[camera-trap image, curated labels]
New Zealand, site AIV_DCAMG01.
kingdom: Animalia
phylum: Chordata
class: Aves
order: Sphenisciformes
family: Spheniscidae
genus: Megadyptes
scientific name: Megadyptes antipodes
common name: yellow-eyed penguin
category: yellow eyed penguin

**********

Assigned task:
All lines from the line holding "phylum: Chordata" through the end of the records above need to be transcribed exactly, and no other text should appear.

Answer:
phylum: Chordata
class: Aves
order: Sphenisciformes
family: Spheniscidae
genus: Megadyptes
scientific name: Megadyptes antipodes
common name: yellow-eyed penguin
category: yellow eyed penguin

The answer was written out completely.